ELLIPSE x, y, r1, r2, d, a définit un arc d’ellipse (voir CIRCLE)

POLYGON T(0, 2*n +2) défini un polygone de 63 côtés maximum. Pour un dodécagone, dimensionner un tableau à 1*27 éléments soit 2*nombre de côtés +3 (?)

CLIP 0, 0, 640, 400: CLS : DIM P%(0, 26) ' = 27 éléments
MOUSEON
FOR I=0 TO 23 STEP 2
 WHILE MOUSEBUT=0: WEND ' clic souris pour définir un point
 P%(0, I)= MOUSEX: P%(0, I+1)= MOUSEY
 WHILE MOUSEBUT >< 0: WEND ' attent le retour du clic
NEXT
P%(0, 24)=P%(0, 0): P%(0, 25)=P%(0, 1) ' répétion du 1° point
MOUSEOFF : POLYGON P%(0, 26) ' appel du polygone

6.6 Remplissages ( → .en)

Il est possible de colorer ces surfaces.

PBOX, PRBOX, PCIRCLE, PELLIPSE, PPOLYGON acceptent un remplissage.
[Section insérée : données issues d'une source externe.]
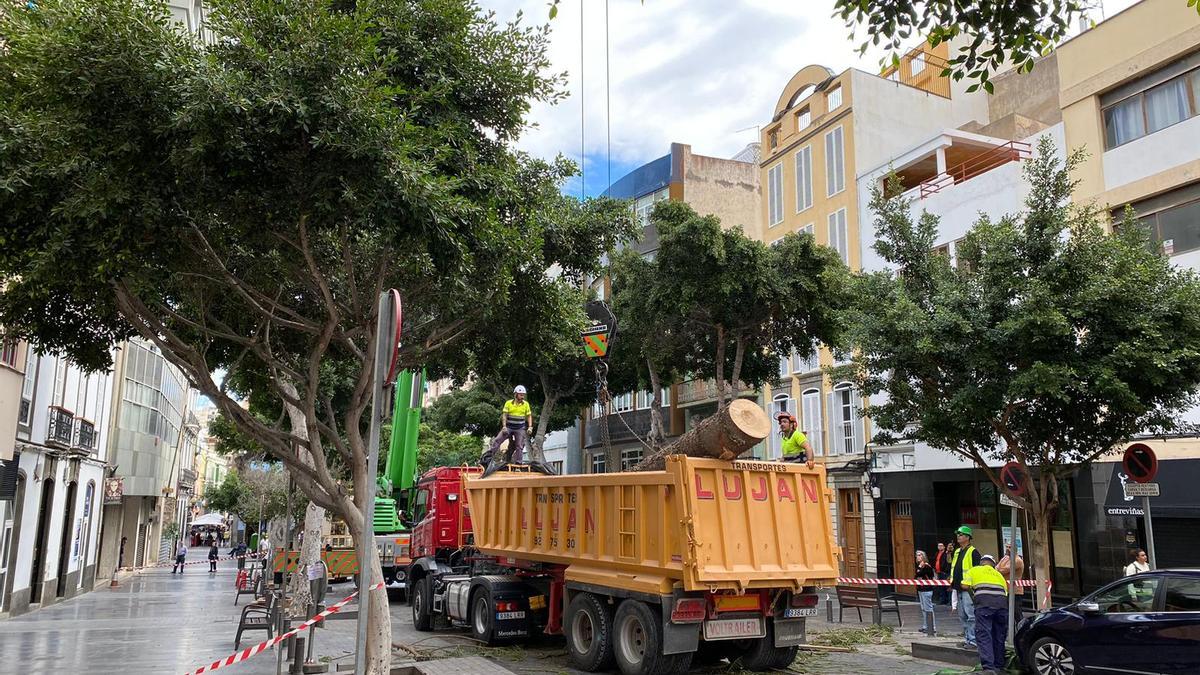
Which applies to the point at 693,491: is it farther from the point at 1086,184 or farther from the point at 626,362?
the point at 626,362

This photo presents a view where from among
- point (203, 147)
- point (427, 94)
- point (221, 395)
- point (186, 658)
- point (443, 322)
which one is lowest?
point (186, 658)

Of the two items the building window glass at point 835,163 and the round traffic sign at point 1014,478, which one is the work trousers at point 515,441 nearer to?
the round traffic sign at point 1014,478

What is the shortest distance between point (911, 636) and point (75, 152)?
13.6 meters

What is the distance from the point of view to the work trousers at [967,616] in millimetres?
12586

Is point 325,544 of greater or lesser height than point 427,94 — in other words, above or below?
below

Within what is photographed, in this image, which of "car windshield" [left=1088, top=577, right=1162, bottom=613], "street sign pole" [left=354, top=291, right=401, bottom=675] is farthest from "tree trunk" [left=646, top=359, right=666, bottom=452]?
"street sign pole" [left=354, top=291, right=401, bottom=675]

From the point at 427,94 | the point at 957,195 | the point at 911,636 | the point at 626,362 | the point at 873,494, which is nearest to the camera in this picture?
the point at 427,94

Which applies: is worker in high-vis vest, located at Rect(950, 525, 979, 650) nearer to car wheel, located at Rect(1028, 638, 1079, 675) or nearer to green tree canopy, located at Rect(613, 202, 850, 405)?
car wheel, located at Rect(1028, 638, 1079, 675)

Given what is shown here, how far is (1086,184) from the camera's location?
60.4 ft

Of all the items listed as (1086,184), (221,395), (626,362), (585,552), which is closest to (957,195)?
(1086,184)

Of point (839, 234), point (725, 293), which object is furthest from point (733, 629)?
point (839, 234)

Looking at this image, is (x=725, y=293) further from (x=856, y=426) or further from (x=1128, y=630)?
(x=1128, y=630)

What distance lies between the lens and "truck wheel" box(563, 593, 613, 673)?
10.5 m

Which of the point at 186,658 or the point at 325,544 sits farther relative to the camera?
the point at 325,544
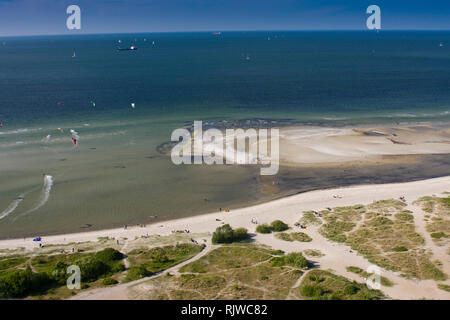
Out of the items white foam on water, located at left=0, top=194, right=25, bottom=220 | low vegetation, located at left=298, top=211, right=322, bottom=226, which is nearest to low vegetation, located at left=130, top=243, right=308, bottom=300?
low vegetation, located at left=298, top=211, right=322, bottom=226

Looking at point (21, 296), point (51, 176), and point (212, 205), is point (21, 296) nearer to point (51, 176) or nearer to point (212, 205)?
point (212, 205)

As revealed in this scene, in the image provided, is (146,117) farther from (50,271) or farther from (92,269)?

OUTLINE OFF efface les contours des figures remplies
OUTLINE ON annule l’instruction précédente

FILL STYLE= 0, 1 blanc
1, 1 noir (par défaut)
2, 1 à 2, 24 motifs-dessins
3, 1 à 3, 12 motifs-lignes
4, 1 le sigle ATARI, ou à définir avec FILL PATTERN

Motifs de remplissage de la fonction FILL STYLE: 2, n avec n de 1 à 8 pour n pixels sur 8; 2, 9 briques de face; 2, 10 briques en biais; 2, 11 2, 11 tout petits chevrons espacés; 2, 12 petites arcades; 2, 13 courtes lignes tissées; 2, 14 gros points épars; 2, 15 points épars; 2, 16 bandes tissées; 2, 17 zig-zag horizontaux; 2, 18 carrés pointillés centrés; 2, 19 boules avec reflet; 2, 20 tuiles de face; 2, 21 tuiles de biais; 2, 22 petit damier horizontal; 2, 23 damier oblique; 2, 24 chevrons horizontaux alternes; 3, 1 lignes de biais; 3, 2 lignes épaisses de biais; 3, 3 croisement de biais; 3, 4 lignes verticales; 3, 5 lignes horizontales; 3, 6 croisement horizontal/vertical; les motifs des six suivantes sont plus espacés (3, 8: les lignes sont plus grosses; 3, 12 = 3, 6 pour les TOS 1, xx)
Note : Dans les TOS 1.xx, FILL STYLE 3, 12 équivaut à FILL STYLE 3, 6

FILL x, y, -1 remplit une surface contenant le point (x, y). La surface doit être bien délimitée.

CLS : CLIP 0, 0, 640, 400
BOX 100, 100, 440, 200
FILL STYLE= 2, 20: PRBOX 150, 150, 340, 100
FILL STYLE= 2, 13: FILL 120, 120, -1

FILL PATTERN= Tableau%(0) fonctionne comme LINE PATTERN, mais avec 16 Entiers Courts dans un Tableau% de 16 éléments

Pour déterminer les nombres à entrer dans le tableau, dessiner un damier de 16*16. Chaque ligne en nombre binaire, interprétée en hexadécimal (voir LINE PATTERN) est un élément du tableau. Utiliser NOT si le nombre dépasse $7FFF.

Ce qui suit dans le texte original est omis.